**Task requirements**
Please convert the records below, from the line containing "Considering this image" up to and including the final line of the records, into a Markdown table with the columns Row and Record line, skipping blank lines.

**Records provided**
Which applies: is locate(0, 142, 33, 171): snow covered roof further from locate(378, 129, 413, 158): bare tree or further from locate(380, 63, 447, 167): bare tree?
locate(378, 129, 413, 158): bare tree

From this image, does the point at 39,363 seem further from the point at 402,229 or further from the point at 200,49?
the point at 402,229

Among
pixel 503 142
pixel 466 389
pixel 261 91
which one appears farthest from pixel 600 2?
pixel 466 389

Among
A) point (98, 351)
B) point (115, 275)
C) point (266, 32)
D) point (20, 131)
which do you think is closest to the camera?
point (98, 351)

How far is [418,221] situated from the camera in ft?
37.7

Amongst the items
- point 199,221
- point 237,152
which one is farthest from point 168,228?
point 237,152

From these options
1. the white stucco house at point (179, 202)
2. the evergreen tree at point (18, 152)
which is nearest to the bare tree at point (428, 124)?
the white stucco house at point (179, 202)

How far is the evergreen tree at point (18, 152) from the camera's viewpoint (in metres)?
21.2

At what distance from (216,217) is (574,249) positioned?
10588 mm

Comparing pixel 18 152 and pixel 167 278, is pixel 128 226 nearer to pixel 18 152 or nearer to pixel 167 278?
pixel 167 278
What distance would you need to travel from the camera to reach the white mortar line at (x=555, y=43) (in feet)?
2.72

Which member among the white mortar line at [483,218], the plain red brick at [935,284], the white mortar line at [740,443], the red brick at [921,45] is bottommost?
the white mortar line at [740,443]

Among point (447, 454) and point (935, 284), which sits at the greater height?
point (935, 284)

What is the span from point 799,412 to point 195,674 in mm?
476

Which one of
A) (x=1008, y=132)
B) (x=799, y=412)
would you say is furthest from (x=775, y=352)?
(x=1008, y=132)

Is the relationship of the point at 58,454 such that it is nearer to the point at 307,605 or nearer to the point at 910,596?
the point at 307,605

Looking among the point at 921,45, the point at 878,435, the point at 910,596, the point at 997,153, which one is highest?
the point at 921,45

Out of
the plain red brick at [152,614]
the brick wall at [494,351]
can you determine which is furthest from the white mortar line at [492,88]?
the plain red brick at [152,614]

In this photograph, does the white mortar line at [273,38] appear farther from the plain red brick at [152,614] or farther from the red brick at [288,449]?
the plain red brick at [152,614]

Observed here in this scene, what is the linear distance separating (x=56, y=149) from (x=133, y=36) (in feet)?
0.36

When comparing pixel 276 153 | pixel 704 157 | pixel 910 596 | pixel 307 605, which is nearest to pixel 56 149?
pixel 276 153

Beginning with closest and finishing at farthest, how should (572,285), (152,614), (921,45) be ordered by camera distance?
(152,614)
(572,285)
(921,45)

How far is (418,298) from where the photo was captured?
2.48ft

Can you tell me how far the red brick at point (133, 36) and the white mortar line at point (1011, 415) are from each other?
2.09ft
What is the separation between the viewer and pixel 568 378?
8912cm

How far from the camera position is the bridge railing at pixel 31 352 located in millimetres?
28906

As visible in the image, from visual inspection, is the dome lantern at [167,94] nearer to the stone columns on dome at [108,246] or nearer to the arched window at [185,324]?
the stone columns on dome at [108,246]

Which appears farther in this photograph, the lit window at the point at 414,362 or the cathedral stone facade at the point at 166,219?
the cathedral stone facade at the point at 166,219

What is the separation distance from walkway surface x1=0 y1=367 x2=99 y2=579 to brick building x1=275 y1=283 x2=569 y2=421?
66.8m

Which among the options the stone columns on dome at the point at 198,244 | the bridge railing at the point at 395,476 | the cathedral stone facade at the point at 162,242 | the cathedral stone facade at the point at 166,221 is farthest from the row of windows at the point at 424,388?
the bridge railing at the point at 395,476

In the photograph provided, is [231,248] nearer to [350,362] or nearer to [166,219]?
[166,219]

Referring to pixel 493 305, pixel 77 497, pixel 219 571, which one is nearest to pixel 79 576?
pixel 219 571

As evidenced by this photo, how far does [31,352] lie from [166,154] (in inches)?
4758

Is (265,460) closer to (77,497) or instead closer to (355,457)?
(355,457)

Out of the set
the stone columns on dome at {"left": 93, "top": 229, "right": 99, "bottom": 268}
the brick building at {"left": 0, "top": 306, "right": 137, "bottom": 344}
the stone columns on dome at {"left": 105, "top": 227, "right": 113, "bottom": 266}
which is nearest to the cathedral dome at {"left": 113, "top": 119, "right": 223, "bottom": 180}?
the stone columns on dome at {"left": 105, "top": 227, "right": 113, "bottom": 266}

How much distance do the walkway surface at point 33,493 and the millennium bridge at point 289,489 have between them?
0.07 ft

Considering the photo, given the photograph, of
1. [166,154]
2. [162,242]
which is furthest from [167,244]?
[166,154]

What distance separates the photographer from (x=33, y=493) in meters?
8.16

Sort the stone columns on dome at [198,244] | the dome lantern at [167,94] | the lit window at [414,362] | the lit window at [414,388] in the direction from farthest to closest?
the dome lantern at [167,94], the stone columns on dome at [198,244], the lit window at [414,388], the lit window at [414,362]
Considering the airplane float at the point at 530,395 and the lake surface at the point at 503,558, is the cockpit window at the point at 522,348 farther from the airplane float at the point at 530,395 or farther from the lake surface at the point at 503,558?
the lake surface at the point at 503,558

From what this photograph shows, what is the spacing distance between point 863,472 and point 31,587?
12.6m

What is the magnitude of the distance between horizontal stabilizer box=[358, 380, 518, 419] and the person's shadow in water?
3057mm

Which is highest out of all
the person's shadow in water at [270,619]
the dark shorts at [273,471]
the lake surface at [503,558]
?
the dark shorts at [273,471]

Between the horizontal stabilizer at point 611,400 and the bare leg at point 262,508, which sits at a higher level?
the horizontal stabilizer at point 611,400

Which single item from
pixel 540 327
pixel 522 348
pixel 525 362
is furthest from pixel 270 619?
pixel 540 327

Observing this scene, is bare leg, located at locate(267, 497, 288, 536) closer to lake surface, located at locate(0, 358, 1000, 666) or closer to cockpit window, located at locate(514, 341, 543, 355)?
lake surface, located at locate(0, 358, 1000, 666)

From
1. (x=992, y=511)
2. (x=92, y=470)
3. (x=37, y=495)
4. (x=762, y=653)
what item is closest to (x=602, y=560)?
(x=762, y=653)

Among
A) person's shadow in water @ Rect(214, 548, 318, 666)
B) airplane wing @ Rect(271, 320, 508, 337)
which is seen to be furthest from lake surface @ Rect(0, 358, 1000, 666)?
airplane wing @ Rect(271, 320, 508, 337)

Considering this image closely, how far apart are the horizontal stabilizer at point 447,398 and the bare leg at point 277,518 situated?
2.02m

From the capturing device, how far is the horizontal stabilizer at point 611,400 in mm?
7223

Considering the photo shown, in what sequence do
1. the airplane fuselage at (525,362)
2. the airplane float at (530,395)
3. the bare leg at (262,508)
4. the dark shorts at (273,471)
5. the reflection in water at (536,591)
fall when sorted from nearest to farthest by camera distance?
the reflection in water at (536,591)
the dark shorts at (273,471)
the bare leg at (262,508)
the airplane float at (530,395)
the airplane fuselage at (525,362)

**Solution to the problem**
| Row | Record line |
|---|---|
| 1 | Considering this image closely, how far apart are the horizontal stabilizer at point 447,398 and the bare leg at point 277,518 situated? |
| 2 | 2.02m |
| 3 | From the capturing device, how far is the horizontal stabilizer at point 611,400 in mm? |
| 4 | 7223 |
| 5 | Considering the photo shown, in what sequence do |
| 6 | 1. the airplane fuselage at (525,362) |
| 7 | 2. the airplane float at (530,395) |
| 8 | 3. the bare leg at (262,508) |
| 9 | 4. the dark shorts at (273,471) |
| 10 | 5. the reflection in water at (536,591) |
| 11 | fall when sorted from nearest to farthest by camera distance? |
| 12 | the reflection in water at (536,591) |
| 13 | the dark shorts at (273,471) |
| 14 | the bare leg at (262,508) |
| 15 | the airplane float at (530,395) |
| 16 | the airplane fuselage at (525,362) |